I just checked the code searching for a fix. I am on MacOS, then I installed poppler through brew: I got Poppler 0.62.0.

First thing I notice, headers file are completely different between 0.62.0 and their master branch on Github.

File https://github.com/danigm/poppler/blob/master/poppler/TextOutputDev.h from master branch:

140 |  TextFontInfo *getFontInfo() { return font; }
149 |  GooString *getFontName() { return font->fontName; }

File TextOutputDev.h from 0.62.0:

163 |  TextFontInfo *getFontInfo(int idx) { return font[idx]; }
172 |  GooString *getFontName(int idx) { return font[idx]->fontName; }

It looks like in older versions, each character on a word have an assigned font. But on newer version, each character of a word have the same font. It will be a thing to change if you want to upgrade.

I traced the segfault, and it appears the font name is nonexistent. The segfault doesn't come from poppler but from pdfparser code. Maybe it is due to a bug from poppler but it happen in pdfparser python code. On the sample pdf @aloknayak29 gave us, poppler isn't able to properly read the fonts. As a result, everything is fine but the fontname is NULL.

On line 473 https://github.com/izderadicka/pdfparser/blob/master/pdfparser/poppler.pyx#L473 :

last_font=FontInfo(w.getFontName(i).getCString().decode('UTF-8', 'replace'),

w.getFontName(i) return a NULL pointer. So we can not call getCString() on NULL, naturally.

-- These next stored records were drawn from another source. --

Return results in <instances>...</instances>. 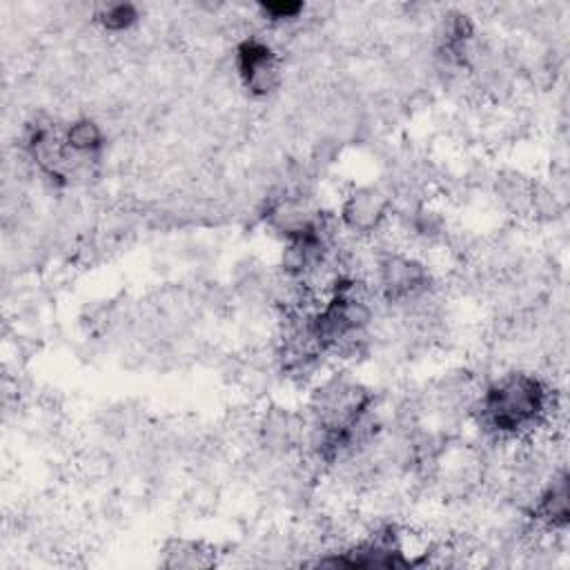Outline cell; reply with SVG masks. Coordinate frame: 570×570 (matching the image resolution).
<instances>
[{"label": "cell", "mask_w": 570, "mask_h": 570, "mask_svg": "<svg viewBox=\"0 0 570 570\" xmlns=\"http://www.w3.org/2000/svg\"><path fill=\"white\" fill-rule=\"evenodd\" d=\"M336 218L347 236L374 238L392 220V198L383 185H354L343 194Z\"/></svg>", "instance_id": "5"}, {"label": "cell", "mask_w": 570, "mask_h": 570, "mask_svg": "<svg viewBox=\"0 0 570 570\" xmlns=\"http://www.w3.org/2000/svg\"><path fill=\"white\" fill-rule=\"evenodd\" d=\"M62 136H65L67 149L82 158H100L107 145L105 127L91 116H78L69 120L62 129Z\"/></svg>", "instance_id": "8"}, {"label": "cell", "mask_w": 570, "mask_h": 570, "mask_svg": "<svg viewBox=\"0 0 570 570\" xmlns=\"http://www.w3.org/2000/svg\"><path fill=\"white\" fill-rule=\"evenodd\" d=\"M534 185H537V180L525 176L519 169H501L492 178V189H494L501 207L514 216H530Z\"/></svg>", "instance_id": "7"}, {"label": "cell", "mask_w": 570, "mask_h": 570, "mask_svg": "<svg viewBox=\"0 0 570 570\" xmlns=\"http://www.w3.org/2000/svg\"><path fill=\"white\" fill-rule=\"evenodd\" d=\"M374 403L376 396L367 385L347 372H334L312 383L305 416L316 432L338 436Z\"/></svg>", "instance_id": "2"}, {"label": "cell", "mask_w": 570, "mask_h": 570, "mask_svg": "<svg viewBox=\"0 0 570 570\" xmlns=\"http://www.w3.org/2000/svg\"><path fill=\"white\" fill-rule=\"evenodd\" d=\"M214 548L194 539H171L163 548V566L167 568H203L214 563Z\"/></svg>", "instance_id": "9"}, {"label": "cell", "mask_w": 570, "mask_h": 570, "mask_svg": "<svg viewBox=\"0 0 570 570\" xmlns=\"http://www.w3.org/2000/svg\"><path fill=\"white\" fill-rule=\"evenodd\" d=\"M91 20L100 31L120 36L131 31L140 22V11L131 2H109L96 7L91 11Z\"/></svg>", "instance_id": "10"}, {"label": "cell", "mask_w": 570, "mask_h": 570, "mask_svg": "<svg viewBox=\"0 0 570 570\" xmlns=\"http://www.w3.org/2000/svg\"><path fill=\"white\" fill-rule=\"evenodd\" d=\"M372 285L381 303L399 307L432 287L434 278L419 256L401 249H381L374 254Z\"/></svg>", "instance_id": "3"}, {"label": "cell", "mask_w": 570, "mask_h": 570, "mask_svg": "<svg viewBox=\"0 0 570 570\" xmlns=\"http://www.w3.org/2000/svg\"><path fill=\"white\" fill-rule=\"evenodd\" d=\"M570 492H568V472L563 465L552 468L539 492L534 494L532 503L528 505L525 514L543 534H566L570 521Z\"/></svg>", "instance_id": "6"}, {"label": "cell", "mask_w": 570, "mask_h": 570, "mask_svg": "<svg viewBox=\"0 0 570 570\" xmlns=\"http://www.w3.org/2000/svg\"><path fill=\"white\" fill-rule=\"evenodd\" d=\"M232 69L238 85L254 100L272 98L283 87V58L276 47L258 33H249L238 40L232 58Z\"/></svg>", "instance_id": "4"}, {"label": "cell", "mask_w": 570, "mask_h": 570, "mask_svg": "<svg viewBox=\"0 0 570 570\" xmlns=\"http://www.w3.org/2000/svg\"><path fill=\"white\" fill-rule=\"evenodd\" d=\"M559 412V396L546 379L510 370L481 385L470 416L490 445H512L537 439Z\"/></svg>", "instance_id": "1"}]
</instances>
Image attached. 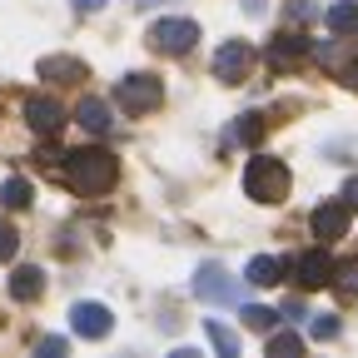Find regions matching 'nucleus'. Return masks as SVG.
<instances>
[{"label":"nucleus","instance_id":"obj_4","mask_svg":"<svg viewBox=\"0 0 358 358\" xmlns=\"http://www.w3.org/2000/svg\"><path fill=\"white\" fill-rule=\"evenodd\" d=\"M115 100H120L129 115H145V110H155V105L164 100V85H159V75H124V80L115 85Z\"/></svg>","mask_w":358,"mask_h":358},{"label":"nucleus","instance_id":"obj_9","mask_svg":"<svg viewBox=\"0 0 358 358\" xmlns=\"http://www.w3.org/2000/svg\"><path fill=\"white\" fill-rule=\"evenodd\" d=\"M25 120H30V129H35V134H55V129L65 124V110H60V100L35 95V100H25Z\"/></svg>","mask_w":358,"mask_h":358},{"label":"nucleus","instance_id":"obj_23","mask_svg":"<svg viewBox=\"0 0 358 358\" xmlns=\"http://www.w3.org/2000/svg\"><path fill=\"white\" fill-rule=\"evenodd\" d=\"M334 284L343 294H358V264H334Z\"/></svg>","mask_w":358,"mask_h":358},{"label":"nucleus","instance_id":"obj_20","mask_svg":"<svg viewBox=\"0 0 358 358\" xmlns=\"http://www.w3.org/2000/svg\"><path fill=\"white\" fill-rule=\"evenodd\" d=\"M244 324H249L254 334H268V329L279 324V313H274V308H259V303H249V308H244Z\"/></svg>","mask_w":358,"mask_h":358},{"label":"nucleus","instance_id":"obj_11","mask_svg":"<svg viewBox=\"0 0 358 358\" xmlns=\"http://www.w3.org/2000/svg\"><path fill=\"white\" fill-rule=\"evenodd\" d=\"M75 120H80L90 134H105V129H110V105H105L100 95H85V100L75 105Z\"/></svg>","mask_w":358,"mask_h":358},{"label":"nucleus","instance_id":"obj_2","mask_svg":"<svg viewBox=\"0 0 358 358\" xmlns=\"http://www.w3.org/2000/svg\"><path fill=\"white\" fill-rule=\"evenodd\" d=\"M244 194L254 204H279L289 194V164L274 159V155H254L249 169H244Z\"/></svg>","mask_w":358,"mask_h":358},{"label":"nucleus","instance_id":"obj_18","mask_svg":"<svg viewBox=\"0 0 358 358\" xmlns=\"http://www.w3.org/2000/svg\"><path fill=\"white\" fill-rule=\"evenodd\" d=\"M329 25H334L338 35L358 30V0H338V6H329Z\"/></svg>","mask_w":358,"mask_h":358},{"label":"nucleus","instance_id":"obj_1","mask_svg":"<svg viewBox=\"0 0 358 358\" xmlns=\"http://www.w3.org/2000/svg\"><path fill=\"white\" fill-rule=\"evenodd\" d=\"M65 159H70V164H65V185H70L80 199L105 194V189L115 185V174H120V164H115L110 150H75V155H65Z\"/></svg>","mask_w":358,"mask_h":358},{"label":"nucleus","instance_id":"obj_29","mask_svg":"<svg viewBox=\"0 0 358 358\" xmlns=\"http://www.w3.org/2000/svg\"><path fill=\"white\" fill-rule=\"evenodd\" d=\"M75 10H95V6H105V0H70Z\"/></svg>","mask_w":358,"mask_h":358},{"label":"nucleus","instance_id":"obj_28","mask_svg":"<svg viewBox=\"0 0 358 358\" xmlns=\"http://www.w3.org/2000/svg\"><path fill=\"white\" fill-rule=\"evenodd\" d=\"M244 10H249V15H264V10H268V0H244Z\"/></svg>","mask_w":358,"mask_h":358},{"label":"nucleus","instance_id":"obj_10","mask_svg":"<svg viewBox=\"0 0 358 358\" xmlns=\"http://www.w3.org/2000/svg\"><path fill=\"white\" fill-rule=\"evenodd\" d=\"M348 229V204L343 199H329L313 209V239H338Z\"/></svg>","mask_w":358,"mask_h":358},{"label":"nucleus","instance_id":"obj_17","mask_svg":"<svg viewBox=\"0 0 358 358\" xmlns=\"http://www.w3.org/2000/svg\"><path fill=\"white\" fill-rule=\"evenodd\" d=\"M259 134H264V115H239L234 129L224 134V145H254Z\"/></svg>","mask_w":358,"mask_h":358},{"label":"nucleus","instance_id":"obj_5","mask_svg":"<svg viewBox=\"0 0 358 358\" xmlns=\"http://www.w3.org/2000/svg\"><path fill=\"white\" fill-rule=\"evenodd\" d=\"M194 294L204 303H234L239 299V284L224 274V264H199V274H194Z\"/></svg>","mask_w":358,"mask_h":358},{"label":"nucleus","instance_id":"obj_27","mask_svg":"<svg viewBox=\"0 0 358 358\" xmlns=\"http://www.w3.org/2000/svg\"><path fill=\"white\" fill-rule=\"evenodd\" d=\"M343 85H353V90H358V60H348V65H343Z\"/></svg>","mask_w":358,"mask_h":358},{"label":"nucleus","instance_id":"obj_3","mask_svg":"<svg viewBox=\"0 0 358 358\" xmlns=\"http://www.w3.org/2000/svg\"><path fill=\"white\" fill-rule=\"evenodd\" d=\"M194 40H199V25L185 20V15H164V20L150 25V45H155L159 55H189Z\"/></svg>","mask_w":358,"mask_h":358},{"label":"nucleus","instance_id":"obj_22","mask_svg":"<svg viewBox=\"0 0 358 358\" xmlns=\"http://www.w3.org/2000/svg\"><path fill=\"white\" fill-rule=\"evenodd\" d=\"M319 343H329V338H338V313H319V319H313V329H308Z\"/></svg>","mask_w":358,"mask_h":358},{"label":"nucleus","instance_id":"obj_21","mask_svg":"<svg viewBox=\"0 0 358 358\" xmlns=\"http://www.w3.org/2000/svg\"><path fill=\"white\" fill-rule=\"evenodd\" d=\"M15 249H20L15 224H6V219H0V264H10V259H15Z\"/></svg>","mask_w":358,"mask_h":358},{"label":"nucleus","instance_id":"obj_19","mask_svg":"<svg viewBox=\"0 0 358 358\" xmlns=\"http://www.w3.org/2000/svg\"><path fill=\"white\" fill-rule=\"evenodd\" d=\"M204 329H209V343H214V348H219L224 358H234V353H239V334H234V329H224L219 319H209Z\"/></svg>","mask_w":358,"mask_h":358},{"label":"nucleus","instance_id":"obj_13","mask_svg":"<svg viewBox=\"0 0 358 358\" xmlns=\"http://www.w3.org/2000/svg\"><path fill=\"white\" fill-rule=\"evenodd\" d=\"M303 50H308V40H303V35H279L274 45H268V65H274V70H289Z\"/></svg>","mask_w":358,"mask_h":358},{"label":"nucleus","instance_id":"obj_25","mask_svg":"<svg viewBox=\"0 0 358 358\" xmlns=\"http://www.w3.org/2000/svg\"><path fill=\"white\" fill-rule=\"evenodd\" d=\"M319 10H313V0H289V20H313Z\"/></svg>","mask_w":358,"mask_h":358},{"label":"nucleus","instance_id":"obj_24","mask_svg":"<svg viewBox=\"0 0 358 358\" xmlns=\"http://www.w3.org/2000/svg\"><path fill=\"white\" fill-rule=\"evenodd\" d=\"M299 348H303L299 334H274V338H268V353H299Z\"/></svg>","mask_w":358,"mask_h":358},{"label":"nucleus","instance_id":"obj_26","mask_svg":"<svg viewBox=\"0 0 358 358\" xmlns=\"http://www.w3.org/2000/svg\"><path fill=\"white\" fill-rule=\"evenodd\" d=\"M343 204L358 209V179H348V185H343Z\"/></svg>","mask_w":358,"mask_h":358},{"label":"nucleus","instance_id":"obj_7","mask_svg":"<svg viewBox=\"0 0 358 358\" xmlns=\"http://www.w3.org/2000/svg\"><path fill=\"white\" fill-rule=\"evenodd\" d=\"M70 329L80 334V338H110V329H115V313L105 308V303H75L70 308Z\"/></svg>","mask_w":358,"mask_h":358},{"label":"nucleus","instance_id":"obj_16","mask_svg":"<svg viewBox=\"0 0 358 358\" xmlns=\"http://www.w3.org/2000/svg\"><path fill=\"white\" fill-rule=\"evenodd\" d=\"M30 199H35V189H30V179H20V174H10L6 185H0V204H6V209H30Z\"/></svg>","mask_w":358,"mask_h":358},{"label":"nucleus","instance_id":"obj_6","mask_svg":"<svg viewBox=\"0 0 358 358\" xmlns=\"http://www.w3.org/2000/svg\"><path fill=\"white\" fill-rule=\"evenodd\" d=\"M249 70H254V50H249L244 40H224L219 50H214V75H219V80L239 85V80H244Z\"/></svg>","mask_w":358,"mask_h":358},{"label":"nucleus","instance_id":"obj_12","mask_svg":"<svg viewBox=\"0 0 358 358\" xmlns=\"http://www.w3.org/2000/svg\"><path fill=\"white\" fill-rule=\"evenodd\" d=\"M279 274H284V264H279L274 254H254V259H249V268H244V284L268 289V284H279Z\"/></svg>","mask_w":358,"mask_h":358},{"label":"nucleus","instance_id":"obj_8","mask_svg":"<svg viewBox=\"0 0 358 358\" xmlns=\"http://www.w3.org/2000/svg\"><path fill=\"white\" fill-rule=\"evenodd\" d=\"M294 279H299L303 289H324V284H334V259H329L324 249L299 254V259H294Z\"/></svg>","mask_w":358,"mask_h":358},{"label":"nucleus","instance_id":"obj_14","mask_svg":"<svg viewBox=\"0 0 358 358\" xmlns=\"http://www.w3.org/2000/svg\"><path fill=\"white\" fill-rule=\"evenodd\" d=\"M35 70H40V80H85V65L75 55H45Z\"/></svg>","mask_w":358,"mask_h":358},{"label":"nucleus","instance_id":"obj_15","mask_svg":"<svg viewBox=\"0 0 358 358\" xmlns=\"http://www.w3.org/2000/svg\"><path fill=\"white\" fill-rule=\"evenodd\" d=\"M40 294H45V274H40V268H15V279H10V299L30 303V299H40Z\"/></svg>","mask_w":358,"mask_h":358}]
</instances>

On issue_8 branch, you disabled the font_name, and set unknown for all cases. A more comprehensive fix would be this one: https://github.com/mhammerc/pdfparser/commit/0ad94307da7942417633aaf683223c347b52f461 On regular PDF files, the font name is still fine, on buggy PDF files, the font name will be unknown. This fix works for the buggy example given above. I let you try more buggy example if you have some.

The true question is: is the NULL font name a bug from poppler or somehow the font really has no name? If it is actually a bug from poppler, this fix is only a workaround.

Anyway that "unknown" font is still pertinent and may be useful to some!

izderadicka commented 6 years ago

Thanks to @mhammerc this should be fixed now.